Unfinished business: First, I got equal requests for June and July for the next Swapmania, so let’s split the difference and annoy everyone equally – Wednesday, June 22 – that’s the weekend BEFORE the July 4 weekend – I’ll put the post up on Wednesday and let it run through the weekend, okay? That way everyone should have time to play.
Second, next week I’m going to do a “Regrets, I’ve Had a Few” revisit of stuff in my collection. Your assignment is to pick one or two scents you own (samples/decants are fine) that you can’t even remember what they smelled like, but you loved them at some point. Next week you’ll be telling us, how do you feel about them now? Are you glad you rediscovered this neglected gem of yours, or is it just taking up valuable shelf-space?
Okay, perfume review. It’s fun to be five years into this and still have something “new” to run across –a fragrance that has a huge perfumista fan-base. So today I’m nattering about Gucci L’Arte di Gucci. Here’s a plausible list of notes via Fragrantica: aldehydes, coriander, fruity notes, green notes, bergamot, mimosa, tuberose, orris root, jasmine, lily-of-the-valley, rose, geranium, narcissus, leather, amber, patchouli, musk, oakmoss and vetiver.
I smiled when I saw Donna’s extensive review on Perfume-Smellin’ Things last week, because I’d been playing with my sample, and I enjoyed reading about it while smelling it. (Here’s a link to Angela’s recent review on Now Smell This, and an informative review on Perfume Shrine as well.)
For a fragrance released in 1991 and allegedly discontinued some time ago, L’Arte di Gucci still turns up on the blogs periodically in rhapsodic reviews, as evidenced above. L’Arte di Gucci is a big ol’ rose chypre, with giant shoulder-pads and long red nails and heavy, Robert Palmer-video-level eyeshadow. It’s about as subtle as vintage Chloe, and it must have hit right before we went all clean with 1994’s CK One, etc., so maybe that’s why it didn’t fare too well. In fact it has more in common with the 1980s — say, Paloma Picasso (1984), another spicy-mossy-aldehydic chypre.
It’s bubbly and bergamot-y at the top, and a ribbon of green green green runs all the way through it – the crushed leaves of geranium, cut grass, muguet, with a rich, dark, leathery base (the leather-hay of narcissus and all those funky, mossy notes.) There’s also a surprising honeyed note (Donna mentions this too) that gives the fragrance a softer, more languorous feel – less shoulder-pads in the boardroom and more silk stockings in the bedroom.
Is it my style? Well, no, not really – there’s a lot of rose in there, and you wouldn’t want to break a bottle of this in your car. It is definitely the sort of fragrance that would get dissed by the words “old lady” in reviews on Sephora; also, it’s got a half-life of plutonium on my skin, and a few sprays of this causes my family to frown at me. But I’m not such a dope that I can’t recognize how incredibly beautiful it is, and, frankly, how much more interesting and full of character it is than much of the new niche stuff I smell.
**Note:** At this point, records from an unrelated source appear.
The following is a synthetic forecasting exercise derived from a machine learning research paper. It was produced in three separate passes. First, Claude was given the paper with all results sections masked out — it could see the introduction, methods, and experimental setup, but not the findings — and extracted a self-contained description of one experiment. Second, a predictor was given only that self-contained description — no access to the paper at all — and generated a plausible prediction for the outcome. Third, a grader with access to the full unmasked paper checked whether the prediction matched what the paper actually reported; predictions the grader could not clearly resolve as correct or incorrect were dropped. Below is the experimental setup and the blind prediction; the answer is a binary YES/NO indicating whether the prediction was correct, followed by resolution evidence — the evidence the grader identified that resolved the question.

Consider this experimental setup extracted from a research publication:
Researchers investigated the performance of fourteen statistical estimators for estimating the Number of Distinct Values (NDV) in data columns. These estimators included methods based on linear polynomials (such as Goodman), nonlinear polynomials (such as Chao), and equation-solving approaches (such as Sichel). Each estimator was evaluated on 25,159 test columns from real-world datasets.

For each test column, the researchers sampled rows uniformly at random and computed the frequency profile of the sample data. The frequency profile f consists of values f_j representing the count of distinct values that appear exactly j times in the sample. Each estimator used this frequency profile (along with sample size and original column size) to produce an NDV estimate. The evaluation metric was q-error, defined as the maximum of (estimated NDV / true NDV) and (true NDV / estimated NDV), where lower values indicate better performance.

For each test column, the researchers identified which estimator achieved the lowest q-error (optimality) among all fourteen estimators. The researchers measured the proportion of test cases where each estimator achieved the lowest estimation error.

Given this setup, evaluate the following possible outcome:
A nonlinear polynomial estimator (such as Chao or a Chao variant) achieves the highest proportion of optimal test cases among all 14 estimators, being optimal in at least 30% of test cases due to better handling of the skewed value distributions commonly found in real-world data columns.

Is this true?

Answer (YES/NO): NO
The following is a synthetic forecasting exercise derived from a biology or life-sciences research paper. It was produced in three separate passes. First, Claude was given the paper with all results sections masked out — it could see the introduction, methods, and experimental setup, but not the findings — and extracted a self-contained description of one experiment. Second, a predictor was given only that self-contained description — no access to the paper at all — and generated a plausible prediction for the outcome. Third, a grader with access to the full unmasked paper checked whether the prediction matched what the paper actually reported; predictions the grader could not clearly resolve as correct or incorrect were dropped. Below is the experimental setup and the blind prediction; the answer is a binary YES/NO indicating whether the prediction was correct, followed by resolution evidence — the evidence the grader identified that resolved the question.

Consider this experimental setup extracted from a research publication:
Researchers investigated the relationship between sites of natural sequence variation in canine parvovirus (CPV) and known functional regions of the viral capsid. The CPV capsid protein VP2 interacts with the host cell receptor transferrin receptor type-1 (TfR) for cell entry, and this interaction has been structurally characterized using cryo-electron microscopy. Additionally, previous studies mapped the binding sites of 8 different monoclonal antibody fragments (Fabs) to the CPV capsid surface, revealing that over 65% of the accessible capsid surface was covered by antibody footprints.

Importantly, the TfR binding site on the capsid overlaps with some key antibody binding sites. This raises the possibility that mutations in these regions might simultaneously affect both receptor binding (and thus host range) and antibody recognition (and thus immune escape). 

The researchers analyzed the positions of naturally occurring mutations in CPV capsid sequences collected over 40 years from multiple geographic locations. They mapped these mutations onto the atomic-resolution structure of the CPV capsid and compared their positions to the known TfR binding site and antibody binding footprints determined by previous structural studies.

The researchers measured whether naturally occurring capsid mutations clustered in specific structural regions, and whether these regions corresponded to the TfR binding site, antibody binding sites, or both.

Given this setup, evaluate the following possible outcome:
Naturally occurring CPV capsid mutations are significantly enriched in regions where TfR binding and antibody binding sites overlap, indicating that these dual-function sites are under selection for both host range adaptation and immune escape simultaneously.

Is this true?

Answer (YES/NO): NO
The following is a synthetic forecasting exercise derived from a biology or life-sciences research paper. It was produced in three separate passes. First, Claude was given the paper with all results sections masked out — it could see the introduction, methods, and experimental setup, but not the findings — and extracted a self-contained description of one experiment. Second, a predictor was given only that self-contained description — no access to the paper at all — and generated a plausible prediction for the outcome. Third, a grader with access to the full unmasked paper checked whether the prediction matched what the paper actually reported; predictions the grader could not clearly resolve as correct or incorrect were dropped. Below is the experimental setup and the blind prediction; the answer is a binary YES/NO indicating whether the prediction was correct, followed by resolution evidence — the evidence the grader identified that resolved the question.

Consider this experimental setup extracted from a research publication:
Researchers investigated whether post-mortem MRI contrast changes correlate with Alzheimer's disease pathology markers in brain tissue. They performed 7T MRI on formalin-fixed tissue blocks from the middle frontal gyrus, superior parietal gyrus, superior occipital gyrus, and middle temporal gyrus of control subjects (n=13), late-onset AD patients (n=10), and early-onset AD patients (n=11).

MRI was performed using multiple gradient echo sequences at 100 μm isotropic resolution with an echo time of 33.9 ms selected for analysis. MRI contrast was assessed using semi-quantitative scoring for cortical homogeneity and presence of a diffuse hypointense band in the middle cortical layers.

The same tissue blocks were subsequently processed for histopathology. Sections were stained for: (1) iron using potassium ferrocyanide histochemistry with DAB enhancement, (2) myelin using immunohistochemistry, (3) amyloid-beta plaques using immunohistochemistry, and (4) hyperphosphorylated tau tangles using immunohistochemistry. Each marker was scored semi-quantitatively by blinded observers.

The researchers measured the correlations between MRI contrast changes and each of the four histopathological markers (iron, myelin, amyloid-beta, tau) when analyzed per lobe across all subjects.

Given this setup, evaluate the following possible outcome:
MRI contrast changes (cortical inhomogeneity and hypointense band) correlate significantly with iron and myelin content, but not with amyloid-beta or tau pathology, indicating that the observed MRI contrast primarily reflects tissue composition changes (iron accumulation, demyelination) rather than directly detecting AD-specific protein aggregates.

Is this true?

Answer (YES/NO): NO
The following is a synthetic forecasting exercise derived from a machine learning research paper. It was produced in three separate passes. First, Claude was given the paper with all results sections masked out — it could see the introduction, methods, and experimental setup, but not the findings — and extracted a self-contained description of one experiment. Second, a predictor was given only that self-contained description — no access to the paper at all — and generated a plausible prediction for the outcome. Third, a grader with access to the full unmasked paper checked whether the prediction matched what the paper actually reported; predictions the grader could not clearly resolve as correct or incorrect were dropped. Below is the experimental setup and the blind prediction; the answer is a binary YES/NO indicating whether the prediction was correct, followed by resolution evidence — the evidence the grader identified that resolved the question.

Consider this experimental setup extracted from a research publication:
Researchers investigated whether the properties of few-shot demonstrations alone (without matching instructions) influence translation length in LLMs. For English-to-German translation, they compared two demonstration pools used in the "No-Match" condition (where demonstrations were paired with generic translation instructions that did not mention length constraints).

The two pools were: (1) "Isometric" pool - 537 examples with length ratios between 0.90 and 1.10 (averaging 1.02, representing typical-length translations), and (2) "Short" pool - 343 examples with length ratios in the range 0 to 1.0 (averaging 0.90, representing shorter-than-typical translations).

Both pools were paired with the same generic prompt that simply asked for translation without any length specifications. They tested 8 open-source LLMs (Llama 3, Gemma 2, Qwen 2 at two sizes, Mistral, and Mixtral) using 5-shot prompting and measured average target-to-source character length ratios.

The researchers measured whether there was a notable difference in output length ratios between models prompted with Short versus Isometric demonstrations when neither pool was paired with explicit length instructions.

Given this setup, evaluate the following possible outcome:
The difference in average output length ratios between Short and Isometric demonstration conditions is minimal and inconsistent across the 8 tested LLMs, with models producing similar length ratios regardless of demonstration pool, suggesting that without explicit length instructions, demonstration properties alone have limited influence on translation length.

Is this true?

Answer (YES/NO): NO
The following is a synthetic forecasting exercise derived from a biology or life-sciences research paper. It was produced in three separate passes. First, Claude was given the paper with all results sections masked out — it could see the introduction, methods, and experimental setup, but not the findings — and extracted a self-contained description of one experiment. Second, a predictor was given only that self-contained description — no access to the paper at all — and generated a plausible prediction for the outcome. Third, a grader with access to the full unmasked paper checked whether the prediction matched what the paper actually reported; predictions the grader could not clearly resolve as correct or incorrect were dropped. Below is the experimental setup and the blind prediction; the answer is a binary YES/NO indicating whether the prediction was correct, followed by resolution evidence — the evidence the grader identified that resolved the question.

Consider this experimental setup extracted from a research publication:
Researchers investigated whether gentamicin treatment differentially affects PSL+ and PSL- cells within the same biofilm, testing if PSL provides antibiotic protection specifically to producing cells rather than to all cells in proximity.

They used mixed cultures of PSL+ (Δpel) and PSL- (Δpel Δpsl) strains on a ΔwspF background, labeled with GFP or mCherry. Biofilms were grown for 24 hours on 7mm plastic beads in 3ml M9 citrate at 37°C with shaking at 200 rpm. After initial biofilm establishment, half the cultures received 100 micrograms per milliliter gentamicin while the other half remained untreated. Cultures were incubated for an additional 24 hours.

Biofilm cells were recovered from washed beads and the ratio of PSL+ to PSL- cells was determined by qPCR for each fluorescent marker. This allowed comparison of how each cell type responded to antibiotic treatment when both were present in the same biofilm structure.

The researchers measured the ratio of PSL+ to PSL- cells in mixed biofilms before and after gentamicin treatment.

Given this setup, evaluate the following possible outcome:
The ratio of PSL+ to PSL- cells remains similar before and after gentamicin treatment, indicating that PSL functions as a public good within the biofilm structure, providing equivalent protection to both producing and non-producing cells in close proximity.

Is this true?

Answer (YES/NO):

My review is for the EDP, and good luck finding it; the EDT, which I have not smelled, still seems relatively easy to find online. Update: hey, look what I found. I have no idea if it works, since I didn’t try to buy it, but Overstockperfume.com lists the 30ml EDP splash for$55. Anyone who wants to compare the EDT to EDP, please feel free to do so in comments.